Monday, 2 March 2009

Veg about... in the hot weather

Last year I shared with you my flourishing herb garden as a part of Bellgirl's Veg About. I'd just thought I'd like to update you on how my herbs are going during all of this crazy hot weather...

I had started pushing the native mint back a wee bit to make way for some kangaroo paws and correas, but then it just died right back all by itself in the heat. It has almost all died, in fact. Even though it looks really feral, cutting it back will prompt it to start growing again, and then die again in the next heat wave.

Native mint before...


...native mint after

We lost our oregano, but the parsley and thyme survived, although is looking a little spindly. Our regular mint pot is looking fine though, although a bit burnt at the bottom.


Herb pot before...


...and after! Uh oh! Oh well, it'll grow back.


Regular mint, looking happy as ever.

However, there are two plants that didn't bat an eyelid during this weather (although not veggies):

The ptilotus spathulatus, a perennial shrub native to Melbourne's western planes, and the asterolasia phebalioides, a rare native found in highly exposed, rocky/swampy areas of the Grampians. I bought another one and decided to see how it would go in the ground rather than potted. In fact, these plants thrived in the 40+ weather. I bought a second ptilotus (my first one is in a pot, see below) and royally cocked up planting it: I completely mashed the roots and it didn't get much watering, and two days after planting it was when the real heat wave hit. It dropped a few leaves, but then bounced right back within days. In a pot or in the ground, this plant is indestructible.

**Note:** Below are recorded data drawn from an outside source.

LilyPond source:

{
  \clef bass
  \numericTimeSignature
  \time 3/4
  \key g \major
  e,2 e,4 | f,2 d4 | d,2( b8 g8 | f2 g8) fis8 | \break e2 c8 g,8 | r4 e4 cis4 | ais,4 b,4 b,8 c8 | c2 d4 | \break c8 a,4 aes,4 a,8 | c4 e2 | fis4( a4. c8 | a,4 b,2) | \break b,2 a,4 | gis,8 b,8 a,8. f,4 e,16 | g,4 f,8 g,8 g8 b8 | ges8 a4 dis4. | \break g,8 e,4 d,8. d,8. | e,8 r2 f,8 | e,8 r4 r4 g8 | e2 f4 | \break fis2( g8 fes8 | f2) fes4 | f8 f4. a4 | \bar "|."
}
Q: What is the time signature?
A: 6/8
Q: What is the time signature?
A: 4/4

My two awesome indestructible plants!

4 comments:

Hoppo Bumpo said...

I'm glad its not just our plants that died back! Hooray for indestructibles ... I must investigate. Sounds just the thing for our garden!

Taccolina said...

Isn't that funny! Our thyme bush is thriving, ditto the lemon and lime trees -- too bad about pretty much everything else. Oh, except a native thing which name I need to look up that actually busted out new growth in that 43 degree week. What?!! Now it's flowering!

Melanie said...

My garden took a real hit and looks the worse for wear. My herbs didnt make it and I will have to start again. Glad some of yours survived. I put my chives and spring onions inside on my kitchen bench and have never had a better crop from them so it wasnt all bad.

snarkygurl said...

I can't grow regular chives, but I have a set of Chinese Chives (garlic chives) that will survive Texas droughts without any problem and no care. In fact, they have spread quite nicely and I use them in areas that kill off all my other plants. I wonder if they would work where you live.